TASK GOAL:
Return every line below that contains the string "sofa". Matching is case-sensitive.

RECORDS FOR THE EXERCISE:

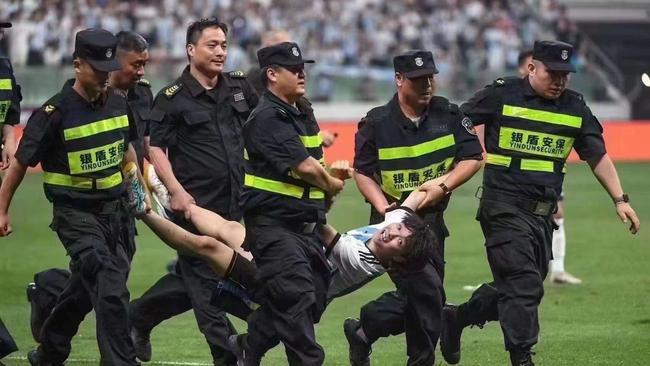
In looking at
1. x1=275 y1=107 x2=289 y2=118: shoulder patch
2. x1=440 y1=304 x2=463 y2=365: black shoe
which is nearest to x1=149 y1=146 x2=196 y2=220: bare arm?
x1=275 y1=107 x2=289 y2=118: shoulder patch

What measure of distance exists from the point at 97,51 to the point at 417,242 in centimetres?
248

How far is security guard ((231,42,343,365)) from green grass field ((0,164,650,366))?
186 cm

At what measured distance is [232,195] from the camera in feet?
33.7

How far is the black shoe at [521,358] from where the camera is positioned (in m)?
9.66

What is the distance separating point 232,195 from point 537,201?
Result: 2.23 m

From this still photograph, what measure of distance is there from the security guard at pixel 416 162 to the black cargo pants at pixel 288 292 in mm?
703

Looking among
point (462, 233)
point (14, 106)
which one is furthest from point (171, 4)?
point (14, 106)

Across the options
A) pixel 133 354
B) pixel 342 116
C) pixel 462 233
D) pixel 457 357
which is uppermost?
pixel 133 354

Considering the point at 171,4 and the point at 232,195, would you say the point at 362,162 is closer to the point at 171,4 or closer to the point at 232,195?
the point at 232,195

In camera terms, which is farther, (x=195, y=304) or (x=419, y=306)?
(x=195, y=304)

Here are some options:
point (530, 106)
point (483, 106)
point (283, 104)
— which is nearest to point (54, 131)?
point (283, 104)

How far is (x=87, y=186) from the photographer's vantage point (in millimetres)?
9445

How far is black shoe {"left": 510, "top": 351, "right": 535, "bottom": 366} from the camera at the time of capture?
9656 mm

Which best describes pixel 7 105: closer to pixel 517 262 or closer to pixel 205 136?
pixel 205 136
...
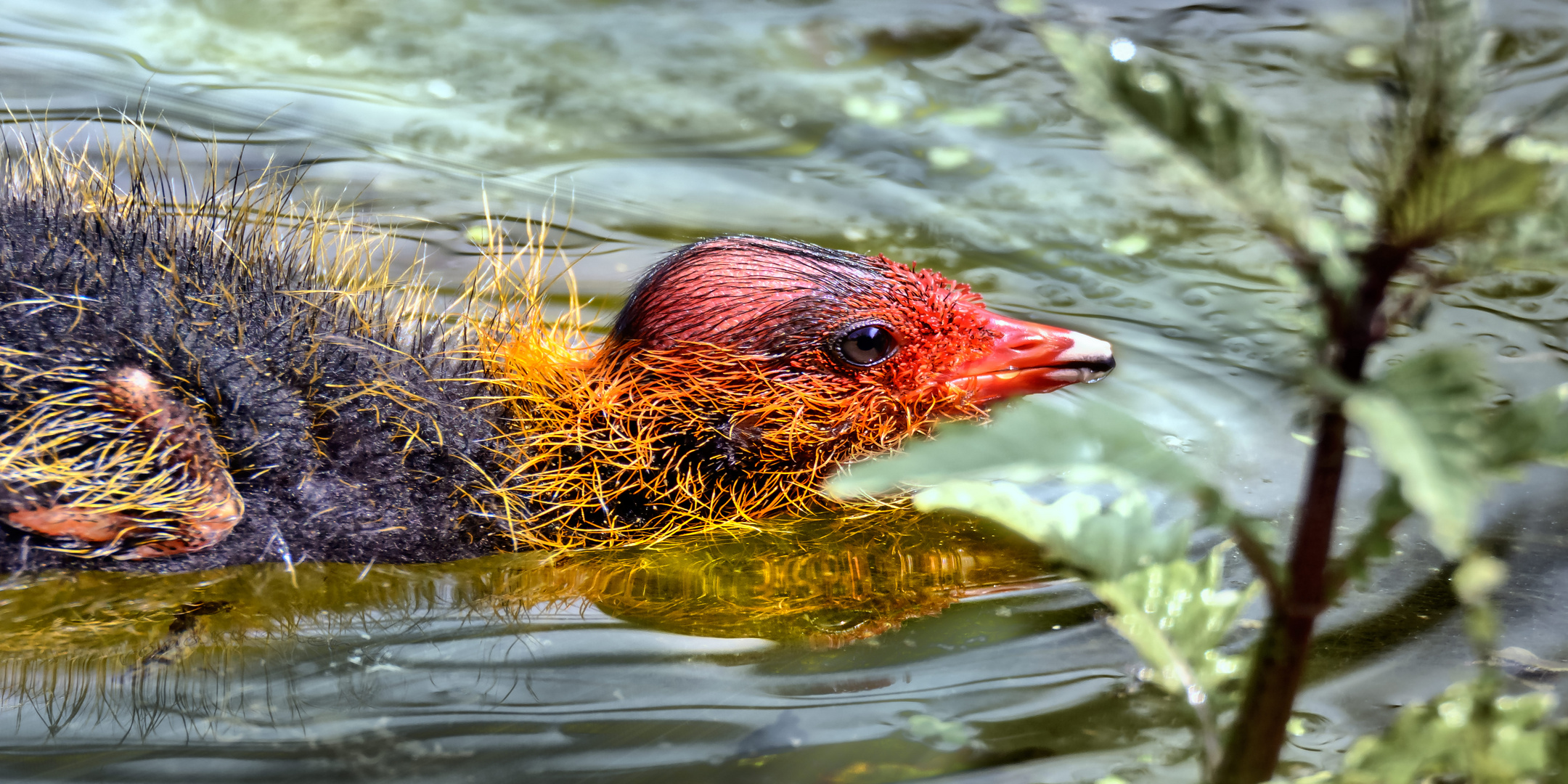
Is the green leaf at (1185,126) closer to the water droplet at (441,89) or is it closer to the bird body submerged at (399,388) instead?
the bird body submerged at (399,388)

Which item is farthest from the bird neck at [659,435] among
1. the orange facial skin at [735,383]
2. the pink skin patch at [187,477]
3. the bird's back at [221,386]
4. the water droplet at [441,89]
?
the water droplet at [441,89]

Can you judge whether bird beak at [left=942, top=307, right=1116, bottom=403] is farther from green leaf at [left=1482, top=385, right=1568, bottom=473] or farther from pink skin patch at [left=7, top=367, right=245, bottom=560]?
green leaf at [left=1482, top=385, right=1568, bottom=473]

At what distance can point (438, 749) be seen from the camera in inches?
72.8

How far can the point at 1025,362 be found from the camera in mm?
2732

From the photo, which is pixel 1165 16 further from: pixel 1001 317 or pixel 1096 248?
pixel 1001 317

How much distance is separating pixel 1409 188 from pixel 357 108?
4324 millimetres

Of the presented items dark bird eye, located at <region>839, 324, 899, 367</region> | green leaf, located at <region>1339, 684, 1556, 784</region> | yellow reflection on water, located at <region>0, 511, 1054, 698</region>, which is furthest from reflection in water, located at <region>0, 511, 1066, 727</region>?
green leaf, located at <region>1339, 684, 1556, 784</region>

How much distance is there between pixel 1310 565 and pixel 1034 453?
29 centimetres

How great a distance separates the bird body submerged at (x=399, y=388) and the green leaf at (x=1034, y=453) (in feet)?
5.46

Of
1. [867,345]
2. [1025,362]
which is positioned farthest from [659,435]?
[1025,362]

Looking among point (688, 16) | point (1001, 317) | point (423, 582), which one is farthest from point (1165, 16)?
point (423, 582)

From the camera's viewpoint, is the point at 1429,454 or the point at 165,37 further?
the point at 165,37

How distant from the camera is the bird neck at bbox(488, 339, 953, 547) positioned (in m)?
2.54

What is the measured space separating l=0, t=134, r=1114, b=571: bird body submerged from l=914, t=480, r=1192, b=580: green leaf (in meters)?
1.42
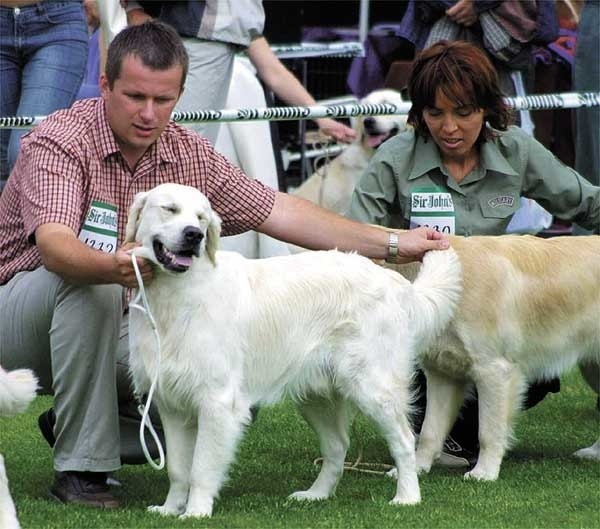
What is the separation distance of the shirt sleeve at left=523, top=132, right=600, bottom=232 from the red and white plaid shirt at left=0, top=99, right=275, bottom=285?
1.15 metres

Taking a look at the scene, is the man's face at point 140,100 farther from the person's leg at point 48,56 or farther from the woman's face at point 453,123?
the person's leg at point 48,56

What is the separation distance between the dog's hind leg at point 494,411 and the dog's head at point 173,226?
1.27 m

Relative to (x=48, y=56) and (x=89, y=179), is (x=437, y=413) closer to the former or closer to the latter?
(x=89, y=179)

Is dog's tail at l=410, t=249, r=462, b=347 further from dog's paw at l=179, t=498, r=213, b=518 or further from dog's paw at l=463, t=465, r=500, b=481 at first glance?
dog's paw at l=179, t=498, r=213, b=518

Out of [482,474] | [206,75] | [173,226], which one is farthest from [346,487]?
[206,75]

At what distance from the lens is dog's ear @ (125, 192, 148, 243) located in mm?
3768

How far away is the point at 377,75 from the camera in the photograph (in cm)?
* * *
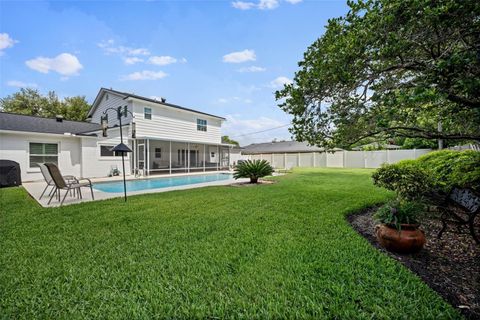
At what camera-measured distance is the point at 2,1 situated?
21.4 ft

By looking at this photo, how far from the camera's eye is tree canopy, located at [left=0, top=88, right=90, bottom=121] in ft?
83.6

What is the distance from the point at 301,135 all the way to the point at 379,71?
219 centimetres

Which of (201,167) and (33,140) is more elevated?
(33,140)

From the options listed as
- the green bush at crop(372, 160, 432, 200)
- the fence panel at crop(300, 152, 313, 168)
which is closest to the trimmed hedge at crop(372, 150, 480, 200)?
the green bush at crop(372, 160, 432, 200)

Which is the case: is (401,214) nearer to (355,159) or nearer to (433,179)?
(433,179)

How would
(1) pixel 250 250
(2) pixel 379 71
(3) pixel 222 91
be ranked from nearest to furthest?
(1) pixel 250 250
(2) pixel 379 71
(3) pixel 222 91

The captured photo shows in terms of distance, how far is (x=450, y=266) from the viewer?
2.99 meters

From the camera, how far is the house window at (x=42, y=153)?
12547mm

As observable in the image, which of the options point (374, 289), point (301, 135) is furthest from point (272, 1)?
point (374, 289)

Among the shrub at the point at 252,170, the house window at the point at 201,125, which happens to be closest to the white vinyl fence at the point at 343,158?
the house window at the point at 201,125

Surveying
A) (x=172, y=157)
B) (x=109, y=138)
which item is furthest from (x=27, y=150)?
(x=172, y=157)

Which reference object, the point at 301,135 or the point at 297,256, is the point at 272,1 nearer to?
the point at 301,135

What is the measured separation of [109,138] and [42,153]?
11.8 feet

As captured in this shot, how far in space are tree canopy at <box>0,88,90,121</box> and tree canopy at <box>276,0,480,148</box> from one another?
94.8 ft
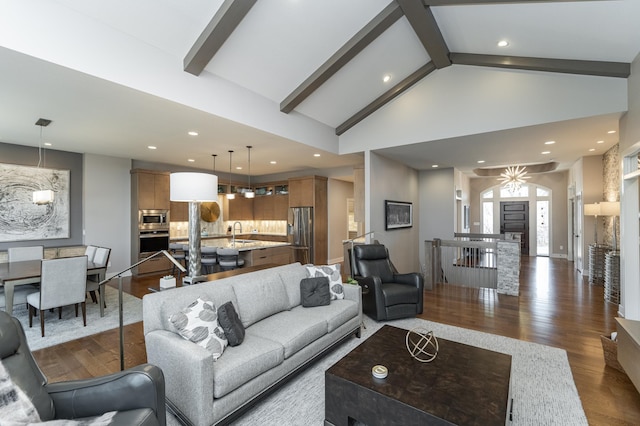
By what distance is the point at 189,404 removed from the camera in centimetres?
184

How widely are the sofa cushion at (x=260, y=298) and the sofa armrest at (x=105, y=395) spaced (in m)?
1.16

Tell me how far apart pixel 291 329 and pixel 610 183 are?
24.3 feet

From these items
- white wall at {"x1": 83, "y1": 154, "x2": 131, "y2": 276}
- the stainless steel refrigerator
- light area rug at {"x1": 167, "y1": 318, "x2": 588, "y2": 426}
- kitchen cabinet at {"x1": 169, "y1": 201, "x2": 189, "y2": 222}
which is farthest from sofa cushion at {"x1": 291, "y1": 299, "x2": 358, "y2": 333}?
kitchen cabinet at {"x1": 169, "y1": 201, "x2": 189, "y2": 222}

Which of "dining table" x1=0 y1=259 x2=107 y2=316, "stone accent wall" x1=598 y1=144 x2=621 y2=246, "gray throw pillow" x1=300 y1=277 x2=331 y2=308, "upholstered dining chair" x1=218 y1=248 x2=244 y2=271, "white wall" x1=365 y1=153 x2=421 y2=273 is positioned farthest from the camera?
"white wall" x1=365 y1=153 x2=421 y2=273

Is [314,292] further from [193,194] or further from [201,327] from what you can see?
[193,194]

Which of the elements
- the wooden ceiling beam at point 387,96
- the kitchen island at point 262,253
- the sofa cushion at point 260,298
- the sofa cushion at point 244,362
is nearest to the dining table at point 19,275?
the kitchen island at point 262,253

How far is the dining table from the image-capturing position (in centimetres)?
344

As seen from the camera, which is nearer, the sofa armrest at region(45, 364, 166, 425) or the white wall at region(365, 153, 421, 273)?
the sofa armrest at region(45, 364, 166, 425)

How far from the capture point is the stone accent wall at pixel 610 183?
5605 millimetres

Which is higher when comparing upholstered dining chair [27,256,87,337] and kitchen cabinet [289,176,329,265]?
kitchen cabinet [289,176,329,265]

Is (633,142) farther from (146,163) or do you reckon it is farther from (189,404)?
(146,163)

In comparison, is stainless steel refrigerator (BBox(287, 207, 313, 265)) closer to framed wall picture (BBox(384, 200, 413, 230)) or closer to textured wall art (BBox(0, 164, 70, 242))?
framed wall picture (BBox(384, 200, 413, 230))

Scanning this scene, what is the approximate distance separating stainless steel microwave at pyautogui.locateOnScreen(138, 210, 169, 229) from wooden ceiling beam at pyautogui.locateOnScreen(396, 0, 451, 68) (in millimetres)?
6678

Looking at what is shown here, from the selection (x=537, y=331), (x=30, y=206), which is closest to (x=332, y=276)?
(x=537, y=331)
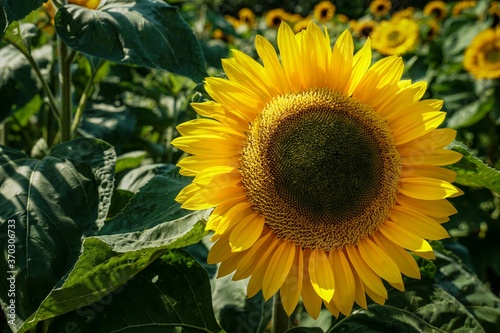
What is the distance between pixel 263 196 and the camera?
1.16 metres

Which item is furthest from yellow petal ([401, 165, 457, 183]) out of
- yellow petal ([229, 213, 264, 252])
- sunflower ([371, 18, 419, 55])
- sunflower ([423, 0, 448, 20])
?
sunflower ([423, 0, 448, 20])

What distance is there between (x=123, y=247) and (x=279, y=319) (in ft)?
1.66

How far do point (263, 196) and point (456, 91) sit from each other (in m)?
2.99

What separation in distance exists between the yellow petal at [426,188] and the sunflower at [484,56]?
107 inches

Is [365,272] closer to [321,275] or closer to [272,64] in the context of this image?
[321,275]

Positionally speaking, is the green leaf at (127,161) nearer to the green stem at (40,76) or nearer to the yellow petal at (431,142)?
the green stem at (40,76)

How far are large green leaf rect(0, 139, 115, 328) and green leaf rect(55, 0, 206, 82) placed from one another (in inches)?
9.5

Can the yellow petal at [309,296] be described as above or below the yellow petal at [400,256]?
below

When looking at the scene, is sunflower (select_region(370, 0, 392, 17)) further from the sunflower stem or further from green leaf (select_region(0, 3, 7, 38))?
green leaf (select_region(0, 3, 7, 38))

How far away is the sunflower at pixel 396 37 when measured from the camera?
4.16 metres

ANSWER:
How widely are the sofa cushion at (x=260, y=298) and the sofa armrest at (x=105, y=395) spaced (in m)?
which is farthest from sofa cushion at {"x1": 291, "y1": 299, "x2": 358, "y2": 333}?
- the sofa cushion at point 260,298
- the sofa cushion at point 244,362
As seen from the camera, which is nearer, the sofa armrest at region(45, 364, 166, 425) or the white wall at region(365, 153, 421, 273)?
the sofa armrest at region(45, 364, 166, 425)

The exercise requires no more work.